Stored entries:
------------------------
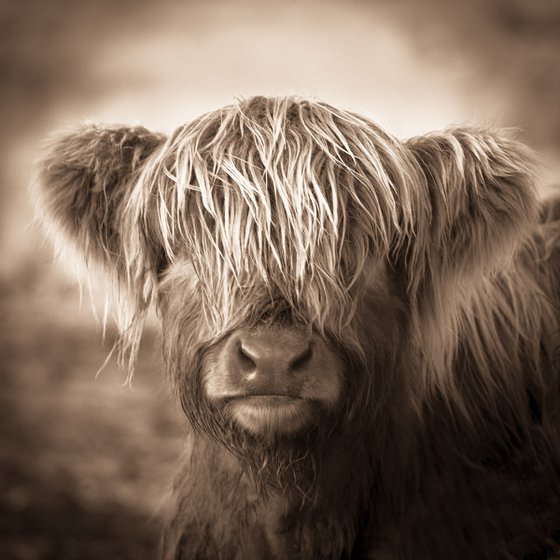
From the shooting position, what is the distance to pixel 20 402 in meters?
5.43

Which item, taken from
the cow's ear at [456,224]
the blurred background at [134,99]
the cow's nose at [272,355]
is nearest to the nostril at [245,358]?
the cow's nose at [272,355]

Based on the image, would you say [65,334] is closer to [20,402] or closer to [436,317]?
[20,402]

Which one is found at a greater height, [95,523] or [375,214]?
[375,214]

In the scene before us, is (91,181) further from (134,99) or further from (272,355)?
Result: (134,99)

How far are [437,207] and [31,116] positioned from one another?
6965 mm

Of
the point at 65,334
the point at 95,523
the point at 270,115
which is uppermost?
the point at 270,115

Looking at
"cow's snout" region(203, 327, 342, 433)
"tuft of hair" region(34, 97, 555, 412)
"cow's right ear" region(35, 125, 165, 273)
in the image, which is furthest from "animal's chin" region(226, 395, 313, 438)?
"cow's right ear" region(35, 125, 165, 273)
------------------------
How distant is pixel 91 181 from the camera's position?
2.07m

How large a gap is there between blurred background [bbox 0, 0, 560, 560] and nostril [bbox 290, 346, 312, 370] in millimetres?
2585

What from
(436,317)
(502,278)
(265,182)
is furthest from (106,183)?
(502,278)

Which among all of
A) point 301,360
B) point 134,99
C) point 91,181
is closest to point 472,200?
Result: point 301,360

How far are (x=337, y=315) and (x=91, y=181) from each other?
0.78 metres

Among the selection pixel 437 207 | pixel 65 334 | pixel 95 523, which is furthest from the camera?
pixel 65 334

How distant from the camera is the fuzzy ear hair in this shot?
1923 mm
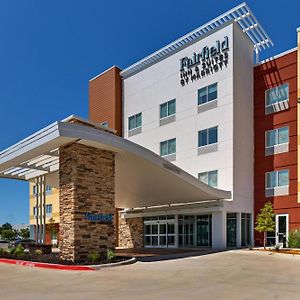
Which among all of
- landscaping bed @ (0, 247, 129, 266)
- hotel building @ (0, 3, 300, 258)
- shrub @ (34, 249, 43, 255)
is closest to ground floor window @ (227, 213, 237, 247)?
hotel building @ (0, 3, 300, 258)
------------------------
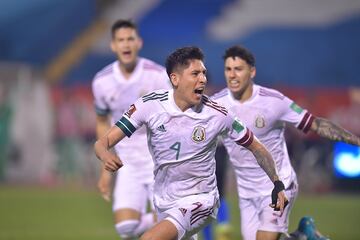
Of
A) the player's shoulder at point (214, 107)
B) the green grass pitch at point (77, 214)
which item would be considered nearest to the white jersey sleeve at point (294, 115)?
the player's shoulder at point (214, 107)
------------------------
What is asked.
Show every line of the records above that contains the string "pixel", copied in full.

Output for this task.
From the shooting position, what is the distance to pixel 20 402 in meters?
How distant is pixel 91 181 from the camera's position?
Among the selection pixel 437 207 | pixel 65 334 | pixel 95 523, which is furthest from the camera?
pixel 65 334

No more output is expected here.